Please recast the lines from the first one through the line containing "68V61L63 40L31 45L24" as a Markdown table with the columns Row and Line, omitting any blank lines.

(Dataset rows)
==*==
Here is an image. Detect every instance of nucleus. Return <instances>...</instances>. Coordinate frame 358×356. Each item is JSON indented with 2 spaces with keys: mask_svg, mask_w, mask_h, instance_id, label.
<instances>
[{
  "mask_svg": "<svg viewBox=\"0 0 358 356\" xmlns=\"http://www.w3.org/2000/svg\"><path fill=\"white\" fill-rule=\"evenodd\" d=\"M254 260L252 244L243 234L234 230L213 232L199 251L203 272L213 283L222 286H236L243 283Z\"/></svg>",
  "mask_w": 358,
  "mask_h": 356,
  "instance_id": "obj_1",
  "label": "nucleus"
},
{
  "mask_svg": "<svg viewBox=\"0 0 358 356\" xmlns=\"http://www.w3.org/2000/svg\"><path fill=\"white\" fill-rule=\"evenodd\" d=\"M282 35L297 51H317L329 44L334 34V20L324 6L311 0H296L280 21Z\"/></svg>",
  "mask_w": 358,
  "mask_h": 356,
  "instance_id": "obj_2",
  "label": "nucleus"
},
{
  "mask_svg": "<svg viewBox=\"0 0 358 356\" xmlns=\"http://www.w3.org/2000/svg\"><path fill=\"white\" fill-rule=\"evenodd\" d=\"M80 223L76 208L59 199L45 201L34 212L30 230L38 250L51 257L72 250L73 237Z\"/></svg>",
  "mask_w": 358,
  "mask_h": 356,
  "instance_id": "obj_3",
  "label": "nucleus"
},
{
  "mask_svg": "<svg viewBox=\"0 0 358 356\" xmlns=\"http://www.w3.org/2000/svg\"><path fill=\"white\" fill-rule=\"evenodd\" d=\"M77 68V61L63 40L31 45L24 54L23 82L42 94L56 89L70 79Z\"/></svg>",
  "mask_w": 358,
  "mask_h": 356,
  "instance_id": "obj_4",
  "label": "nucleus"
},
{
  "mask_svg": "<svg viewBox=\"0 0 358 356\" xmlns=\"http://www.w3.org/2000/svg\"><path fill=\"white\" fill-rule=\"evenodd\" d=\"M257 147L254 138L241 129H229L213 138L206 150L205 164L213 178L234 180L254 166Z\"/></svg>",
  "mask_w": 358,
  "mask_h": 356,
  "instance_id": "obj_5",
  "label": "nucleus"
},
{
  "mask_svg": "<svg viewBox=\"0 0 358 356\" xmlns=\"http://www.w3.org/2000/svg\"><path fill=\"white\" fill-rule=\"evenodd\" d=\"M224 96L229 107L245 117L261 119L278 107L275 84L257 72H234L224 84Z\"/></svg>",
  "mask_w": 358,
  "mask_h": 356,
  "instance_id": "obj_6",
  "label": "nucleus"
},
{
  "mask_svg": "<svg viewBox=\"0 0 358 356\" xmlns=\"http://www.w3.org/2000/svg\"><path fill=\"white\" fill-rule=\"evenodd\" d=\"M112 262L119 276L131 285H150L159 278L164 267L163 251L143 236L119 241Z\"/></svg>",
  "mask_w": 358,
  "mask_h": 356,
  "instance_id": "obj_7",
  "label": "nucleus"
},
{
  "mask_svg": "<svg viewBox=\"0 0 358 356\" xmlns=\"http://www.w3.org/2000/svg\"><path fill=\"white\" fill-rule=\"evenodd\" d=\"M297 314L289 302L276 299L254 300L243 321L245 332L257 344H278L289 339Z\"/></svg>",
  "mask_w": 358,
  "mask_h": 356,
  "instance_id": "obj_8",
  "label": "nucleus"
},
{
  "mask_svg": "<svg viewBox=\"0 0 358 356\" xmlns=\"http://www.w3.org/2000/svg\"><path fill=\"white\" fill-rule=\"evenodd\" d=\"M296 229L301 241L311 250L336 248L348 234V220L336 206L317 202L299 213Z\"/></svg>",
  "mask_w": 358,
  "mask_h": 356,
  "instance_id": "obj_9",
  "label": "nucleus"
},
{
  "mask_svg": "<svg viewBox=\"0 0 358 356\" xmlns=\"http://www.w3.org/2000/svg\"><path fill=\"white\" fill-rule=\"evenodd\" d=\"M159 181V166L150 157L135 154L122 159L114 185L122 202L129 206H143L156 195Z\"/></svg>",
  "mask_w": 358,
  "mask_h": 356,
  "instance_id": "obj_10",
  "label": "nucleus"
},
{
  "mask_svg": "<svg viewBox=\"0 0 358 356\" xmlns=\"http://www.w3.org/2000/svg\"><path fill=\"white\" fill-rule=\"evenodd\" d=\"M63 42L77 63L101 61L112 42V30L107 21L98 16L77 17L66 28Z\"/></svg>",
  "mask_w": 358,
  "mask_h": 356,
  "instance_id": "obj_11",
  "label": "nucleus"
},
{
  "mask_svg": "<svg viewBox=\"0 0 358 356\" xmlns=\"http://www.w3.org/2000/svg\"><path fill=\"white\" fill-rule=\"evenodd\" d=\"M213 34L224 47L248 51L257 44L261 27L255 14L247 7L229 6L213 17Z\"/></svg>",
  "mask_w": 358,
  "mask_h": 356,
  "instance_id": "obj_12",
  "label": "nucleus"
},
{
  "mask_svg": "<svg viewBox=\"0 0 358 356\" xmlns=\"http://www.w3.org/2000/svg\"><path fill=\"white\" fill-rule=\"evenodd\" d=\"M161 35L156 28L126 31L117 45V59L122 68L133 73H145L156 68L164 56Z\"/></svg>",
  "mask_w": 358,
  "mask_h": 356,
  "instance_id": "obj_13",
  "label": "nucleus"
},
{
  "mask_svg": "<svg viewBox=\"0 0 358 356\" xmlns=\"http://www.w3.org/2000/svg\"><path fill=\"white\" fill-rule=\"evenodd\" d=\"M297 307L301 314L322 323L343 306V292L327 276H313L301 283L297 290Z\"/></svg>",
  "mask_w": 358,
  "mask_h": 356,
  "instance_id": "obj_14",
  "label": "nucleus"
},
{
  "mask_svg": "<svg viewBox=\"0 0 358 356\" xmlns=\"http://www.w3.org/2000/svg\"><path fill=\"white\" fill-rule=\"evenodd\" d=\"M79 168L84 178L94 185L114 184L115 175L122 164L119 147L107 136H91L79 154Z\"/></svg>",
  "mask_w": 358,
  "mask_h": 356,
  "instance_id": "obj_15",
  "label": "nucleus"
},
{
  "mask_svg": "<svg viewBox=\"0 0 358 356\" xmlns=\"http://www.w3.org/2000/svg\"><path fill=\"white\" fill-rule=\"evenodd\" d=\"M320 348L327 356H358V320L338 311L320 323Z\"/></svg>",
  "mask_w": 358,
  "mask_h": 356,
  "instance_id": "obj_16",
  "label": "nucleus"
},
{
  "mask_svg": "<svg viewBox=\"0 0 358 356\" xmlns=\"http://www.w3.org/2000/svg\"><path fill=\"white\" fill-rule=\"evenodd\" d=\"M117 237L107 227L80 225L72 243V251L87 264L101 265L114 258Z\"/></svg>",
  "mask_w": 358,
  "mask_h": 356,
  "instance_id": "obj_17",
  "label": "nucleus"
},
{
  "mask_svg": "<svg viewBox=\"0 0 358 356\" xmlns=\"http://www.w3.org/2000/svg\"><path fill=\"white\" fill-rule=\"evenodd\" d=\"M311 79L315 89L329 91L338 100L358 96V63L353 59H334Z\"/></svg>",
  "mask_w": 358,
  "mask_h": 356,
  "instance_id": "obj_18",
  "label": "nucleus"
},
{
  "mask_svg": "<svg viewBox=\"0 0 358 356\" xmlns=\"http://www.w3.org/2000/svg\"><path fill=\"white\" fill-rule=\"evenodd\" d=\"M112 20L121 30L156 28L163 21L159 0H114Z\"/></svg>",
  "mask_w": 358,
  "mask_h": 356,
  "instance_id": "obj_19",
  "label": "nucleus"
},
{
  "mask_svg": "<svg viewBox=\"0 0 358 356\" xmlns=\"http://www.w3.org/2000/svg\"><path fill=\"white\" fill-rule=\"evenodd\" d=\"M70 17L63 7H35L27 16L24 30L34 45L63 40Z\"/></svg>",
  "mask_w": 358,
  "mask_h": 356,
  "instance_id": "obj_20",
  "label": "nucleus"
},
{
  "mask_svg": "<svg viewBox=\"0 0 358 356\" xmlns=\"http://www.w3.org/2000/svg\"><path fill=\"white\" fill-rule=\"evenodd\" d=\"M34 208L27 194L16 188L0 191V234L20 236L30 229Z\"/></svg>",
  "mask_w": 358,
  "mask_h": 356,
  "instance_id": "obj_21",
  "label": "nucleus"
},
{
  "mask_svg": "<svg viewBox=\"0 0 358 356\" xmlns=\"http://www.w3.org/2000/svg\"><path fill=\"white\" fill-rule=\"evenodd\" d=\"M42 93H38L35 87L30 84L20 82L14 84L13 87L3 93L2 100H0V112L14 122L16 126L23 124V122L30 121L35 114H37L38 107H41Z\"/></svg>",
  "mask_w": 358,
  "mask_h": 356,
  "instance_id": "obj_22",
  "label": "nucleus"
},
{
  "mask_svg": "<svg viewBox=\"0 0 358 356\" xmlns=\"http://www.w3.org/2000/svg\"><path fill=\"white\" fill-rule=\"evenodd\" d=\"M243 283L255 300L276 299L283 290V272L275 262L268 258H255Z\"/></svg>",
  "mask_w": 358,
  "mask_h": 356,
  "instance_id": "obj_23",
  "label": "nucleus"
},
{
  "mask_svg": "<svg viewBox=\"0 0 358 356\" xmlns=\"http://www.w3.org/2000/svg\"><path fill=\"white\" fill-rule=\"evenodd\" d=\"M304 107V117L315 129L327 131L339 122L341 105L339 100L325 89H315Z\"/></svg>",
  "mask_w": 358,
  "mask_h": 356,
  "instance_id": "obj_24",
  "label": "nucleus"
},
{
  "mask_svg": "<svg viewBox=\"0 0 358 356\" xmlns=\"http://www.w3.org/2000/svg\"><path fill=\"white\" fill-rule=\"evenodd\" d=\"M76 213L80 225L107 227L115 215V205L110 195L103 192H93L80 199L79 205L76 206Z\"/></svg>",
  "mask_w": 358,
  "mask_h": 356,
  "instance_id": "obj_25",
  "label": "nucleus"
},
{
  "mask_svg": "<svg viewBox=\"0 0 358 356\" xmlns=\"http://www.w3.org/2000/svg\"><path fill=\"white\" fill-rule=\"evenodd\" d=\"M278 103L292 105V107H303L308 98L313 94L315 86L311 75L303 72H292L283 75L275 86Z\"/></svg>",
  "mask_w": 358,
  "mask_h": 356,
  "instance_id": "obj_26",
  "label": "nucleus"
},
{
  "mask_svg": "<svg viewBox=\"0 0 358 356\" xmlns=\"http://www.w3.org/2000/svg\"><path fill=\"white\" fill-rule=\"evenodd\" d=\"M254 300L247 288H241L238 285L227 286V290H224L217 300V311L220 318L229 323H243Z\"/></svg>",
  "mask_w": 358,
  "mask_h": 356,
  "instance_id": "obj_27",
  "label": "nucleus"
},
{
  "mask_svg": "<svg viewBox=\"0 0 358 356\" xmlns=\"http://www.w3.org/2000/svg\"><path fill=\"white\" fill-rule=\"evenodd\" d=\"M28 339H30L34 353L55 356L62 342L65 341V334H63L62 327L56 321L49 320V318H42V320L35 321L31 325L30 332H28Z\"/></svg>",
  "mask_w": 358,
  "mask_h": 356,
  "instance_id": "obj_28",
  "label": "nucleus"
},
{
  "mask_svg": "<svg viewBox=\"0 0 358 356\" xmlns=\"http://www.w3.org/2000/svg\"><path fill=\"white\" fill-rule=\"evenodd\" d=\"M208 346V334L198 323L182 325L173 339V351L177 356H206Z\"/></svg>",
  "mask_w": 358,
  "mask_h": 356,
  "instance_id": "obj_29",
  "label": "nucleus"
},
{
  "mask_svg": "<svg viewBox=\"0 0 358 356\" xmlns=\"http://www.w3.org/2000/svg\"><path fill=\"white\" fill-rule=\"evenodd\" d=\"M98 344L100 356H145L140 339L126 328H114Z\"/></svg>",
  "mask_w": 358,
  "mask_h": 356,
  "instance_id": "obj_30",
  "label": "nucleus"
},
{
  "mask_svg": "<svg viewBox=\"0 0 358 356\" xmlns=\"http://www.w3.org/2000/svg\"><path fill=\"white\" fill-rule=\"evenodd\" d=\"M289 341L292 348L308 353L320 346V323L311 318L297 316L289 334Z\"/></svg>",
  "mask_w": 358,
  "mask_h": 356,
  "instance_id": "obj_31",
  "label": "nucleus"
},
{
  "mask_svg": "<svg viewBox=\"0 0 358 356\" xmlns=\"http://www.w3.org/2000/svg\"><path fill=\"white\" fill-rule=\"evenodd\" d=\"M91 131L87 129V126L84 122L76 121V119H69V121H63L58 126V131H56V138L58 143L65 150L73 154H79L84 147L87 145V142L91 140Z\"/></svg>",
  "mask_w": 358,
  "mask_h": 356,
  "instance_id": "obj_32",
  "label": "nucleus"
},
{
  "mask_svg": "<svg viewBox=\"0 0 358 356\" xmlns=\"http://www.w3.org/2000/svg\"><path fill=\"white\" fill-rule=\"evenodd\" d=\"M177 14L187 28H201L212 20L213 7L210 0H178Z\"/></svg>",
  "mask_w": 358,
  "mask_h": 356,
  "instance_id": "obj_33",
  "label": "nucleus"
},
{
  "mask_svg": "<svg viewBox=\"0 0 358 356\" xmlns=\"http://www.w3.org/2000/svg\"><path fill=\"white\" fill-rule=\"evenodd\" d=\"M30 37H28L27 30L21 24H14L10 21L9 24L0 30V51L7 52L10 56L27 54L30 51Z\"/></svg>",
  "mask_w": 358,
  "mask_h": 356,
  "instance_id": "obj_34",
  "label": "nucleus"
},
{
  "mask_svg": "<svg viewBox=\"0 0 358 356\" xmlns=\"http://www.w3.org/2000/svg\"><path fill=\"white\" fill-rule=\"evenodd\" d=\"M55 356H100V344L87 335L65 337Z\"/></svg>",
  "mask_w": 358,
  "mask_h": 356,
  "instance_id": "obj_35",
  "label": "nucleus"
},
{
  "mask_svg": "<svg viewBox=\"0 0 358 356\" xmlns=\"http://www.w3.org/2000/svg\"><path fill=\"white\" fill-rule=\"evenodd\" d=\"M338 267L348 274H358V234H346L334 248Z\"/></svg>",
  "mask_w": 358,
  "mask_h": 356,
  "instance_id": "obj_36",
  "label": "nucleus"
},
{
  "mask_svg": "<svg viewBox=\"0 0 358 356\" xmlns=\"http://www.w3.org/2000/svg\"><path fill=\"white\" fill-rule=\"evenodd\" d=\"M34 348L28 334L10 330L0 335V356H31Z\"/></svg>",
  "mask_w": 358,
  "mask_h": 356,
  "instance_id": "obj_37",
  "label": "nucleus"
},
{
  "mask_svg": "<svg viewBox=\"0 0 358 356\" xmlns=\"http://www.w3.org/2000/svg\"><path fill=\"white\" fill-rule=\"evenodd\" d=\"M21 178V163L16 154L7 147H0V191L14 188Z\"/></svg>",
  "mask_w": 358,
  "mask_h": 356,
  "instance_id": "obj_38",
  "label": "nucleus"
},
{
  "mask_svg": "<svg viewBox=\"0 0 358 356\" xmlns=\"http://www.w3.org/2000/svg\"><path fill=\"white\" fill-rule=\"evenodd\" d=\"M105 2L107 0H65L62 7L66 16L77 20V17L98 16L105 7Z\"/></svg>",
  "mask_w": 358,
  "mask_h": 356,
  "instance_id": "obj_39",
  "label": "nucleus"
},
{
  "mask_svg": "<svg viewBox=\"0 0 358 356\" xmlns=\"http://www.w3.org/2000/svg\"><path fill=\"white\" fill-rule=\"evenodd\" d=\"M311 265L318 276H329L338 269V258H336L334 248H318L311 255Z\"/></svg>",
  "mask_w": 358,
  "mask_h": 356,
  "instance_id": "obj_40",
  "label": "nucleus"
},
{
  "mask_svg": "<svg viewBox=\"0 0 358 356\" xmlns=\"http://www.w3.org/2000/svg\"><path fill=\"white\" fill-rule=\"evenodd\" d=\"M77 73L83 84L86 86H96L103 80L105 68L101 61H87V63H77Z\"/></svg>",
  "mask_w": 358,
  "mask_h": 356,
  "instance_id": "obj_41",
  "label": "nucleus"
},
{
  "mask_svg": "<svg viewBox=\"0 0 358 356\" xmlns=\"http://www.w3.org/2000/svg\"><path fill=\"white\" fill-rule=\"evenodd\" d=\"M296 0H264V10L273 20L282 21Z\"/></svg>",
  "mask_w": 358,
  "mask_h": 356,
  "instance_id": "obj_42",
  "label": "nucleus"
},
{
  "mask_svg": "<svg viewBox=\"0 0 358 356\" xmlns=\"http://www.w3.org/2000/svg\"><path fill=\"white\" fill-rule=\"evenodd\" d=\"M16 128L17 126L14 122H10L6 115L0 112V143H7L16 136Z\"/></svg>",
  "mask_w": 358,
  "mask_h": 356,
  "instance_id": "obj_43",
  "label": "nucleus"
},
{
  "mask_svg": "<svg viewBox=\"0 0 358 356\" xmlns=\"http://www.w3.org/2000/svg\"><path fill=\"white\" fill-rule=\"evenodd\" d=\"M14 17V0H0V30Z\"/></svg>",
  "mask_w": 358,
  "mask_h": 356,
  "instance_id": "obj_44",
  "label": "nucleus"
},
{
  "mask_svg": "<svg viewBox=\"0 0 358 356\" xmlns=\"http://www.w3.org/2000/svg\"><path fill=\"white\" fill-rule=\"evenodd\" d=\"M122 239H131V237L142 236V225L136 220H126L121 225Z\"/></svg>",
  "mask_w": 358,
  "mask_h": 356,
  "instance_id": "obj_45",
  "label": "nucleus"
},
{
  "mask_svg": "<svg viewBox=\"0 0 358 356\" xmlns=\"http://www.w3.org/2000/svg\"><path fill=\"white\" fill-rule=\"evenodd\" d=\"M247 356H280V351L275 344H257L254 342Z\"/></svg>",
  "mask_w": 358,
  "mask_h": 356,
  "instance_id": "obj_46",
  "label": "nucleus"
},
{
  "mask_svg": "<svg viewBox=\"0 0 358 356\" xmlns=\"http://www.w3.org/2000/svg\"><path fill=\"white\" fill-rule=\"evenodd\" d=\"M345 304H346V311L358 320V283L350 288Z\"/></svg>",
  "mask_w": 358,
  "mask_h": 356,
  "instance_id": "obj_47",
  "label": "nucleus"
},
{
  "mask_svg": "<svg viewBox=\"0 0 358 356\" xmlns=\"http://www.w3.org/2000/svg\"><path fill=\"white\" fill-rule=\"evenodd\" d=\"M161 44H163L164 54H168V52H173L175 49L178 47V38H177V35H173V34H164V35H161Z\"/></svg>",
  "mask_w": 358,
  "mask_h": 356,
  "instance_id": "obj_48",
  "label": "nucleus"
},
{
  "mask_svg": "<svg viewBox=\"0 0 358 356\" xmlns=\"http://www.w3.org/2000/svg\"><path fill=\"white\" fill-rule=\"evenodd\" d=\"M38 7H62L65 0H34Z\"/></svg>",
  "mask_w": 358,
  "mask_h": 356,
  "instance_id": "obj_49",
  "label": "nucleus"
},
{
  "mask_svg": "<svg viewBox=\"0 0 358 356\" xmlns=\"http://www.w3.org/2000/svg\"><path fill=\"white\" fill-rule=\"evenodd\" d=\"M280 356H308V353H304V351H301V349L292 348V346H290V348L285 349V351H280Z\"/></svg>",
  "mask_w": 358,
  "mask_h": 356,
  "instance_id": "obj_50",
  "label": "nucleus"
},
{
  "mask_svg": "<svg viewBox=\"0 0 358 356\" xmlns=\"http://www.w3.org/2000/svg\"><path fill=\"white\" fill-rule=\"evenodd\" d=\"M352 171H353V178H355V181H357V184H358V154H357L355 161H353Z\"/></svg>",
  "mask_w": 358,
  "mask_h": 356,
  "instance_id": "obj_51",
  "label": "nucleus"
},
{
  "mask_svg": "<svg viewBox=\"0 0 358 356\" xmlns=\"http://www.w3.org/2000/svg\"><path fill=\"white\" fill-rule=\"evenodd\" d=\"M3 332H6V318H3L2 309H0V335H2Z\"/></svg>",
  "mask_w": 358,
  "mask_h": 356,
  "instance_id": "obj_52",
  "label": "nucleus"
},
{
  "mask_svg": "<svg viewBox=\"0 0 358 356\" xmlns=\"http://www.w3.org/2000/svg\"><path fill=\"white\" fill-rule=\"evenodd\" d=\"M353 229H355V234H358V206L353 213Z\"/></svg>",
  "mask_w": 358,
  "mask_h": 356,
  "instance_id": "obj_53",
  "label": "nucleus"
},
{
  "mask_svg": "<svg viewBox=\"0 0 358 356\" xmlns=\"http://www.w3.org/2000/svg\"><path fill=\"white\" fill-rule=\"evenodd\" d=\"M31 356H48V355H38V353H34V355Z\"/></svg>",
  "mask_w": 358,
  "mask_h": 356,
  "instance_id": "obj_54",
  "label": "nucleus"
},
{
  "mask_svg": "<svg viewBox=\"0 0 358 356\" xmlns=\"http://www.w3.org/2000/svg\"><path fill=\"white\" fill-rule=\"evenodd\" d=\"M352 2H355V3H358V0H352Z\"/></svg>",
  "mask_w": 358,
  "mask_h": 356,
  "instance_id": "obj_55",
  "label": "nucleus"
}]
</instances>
==*==
- _Response to the task_:
| Row | Line |
|---|---|
| 1 | Here is an image. Detect every instance of nucleus. Return <instances>...</instances>. Coordinate frame 358×356. Each item is JSON indented with 2 spaces with keys: mask_svg, mask_w, mask_h, instance_id, label. |
| 2 | <instances> |
| 3 | [{ |
| 4 |   "mask_svg": "<svg viewBox=\"0 0 358 356\" xmlns=\"http://www.w3.org/2000/svg\"><path fill=\"white\" fill-rule=\"evenodd\" d=\"M254 260L252 244L243 234L234 230L213 232L199 251L203 272L213 283L222 286H236L243 283Z\"/></svg>", |
| 5 |   "mask_w": 358, |
| 6 |   "mask_h": 356, |
| 7 |   "instance_id": "obj_1", |
| 8 |   "label": "nucleus" |
| 9 | }, |
| 10 | { |
| 11 |   "mask_svg": "<svg viewBox=\"0 0 358 356\" xmlns=\"http://www.w3.org/2000/svg\"><path fill=\"white\" fill-rule=\"evenodd\" d=\"M282 35L297 51H317L329 44L334 34V20L324 6L311 0H296L280 21Z\"/></svg>", |
| 12 |   "mask_w": 358, |
| 13 |   "mask_h": 356, |
| 14 |   "instance_id": "obj_2", |
| 15 |   "label": "nucleus" |
| 16 | }, |
| 17 | { |
| 18 |   "mask_svg": "<svg viewBox=\"0 0 358 356\" xmlns=\"http://www.w3.org/2000/svg\"><path fill=\"white\" fill-rule=\"evenodd\" d=\"M80 223L76 208L59 199L45 201L34 212L30 230L38 250L51 257L72 250L73 237Z\"/></svg>", |
| 19 |   "mask_w": 358, |
| 20 |   "mask_h": 356, |
| 21 |   "instance_id": "obj_3", |
| 22 |   "label": "nucleus" |
| 23 | }, |
| 24 | { |
| 25 |   "mask_svg": "<svg viewBox=\"0 0 358 356\" xmlns=\"http://www.w3.org/2000/svg\"><path fill=\"white\" fill-rule=\"evenodd\" d=\"M77 68V61L63 40L31 45L24 54L23 82L42 94L56 89L70 79Z\"/></svg>", |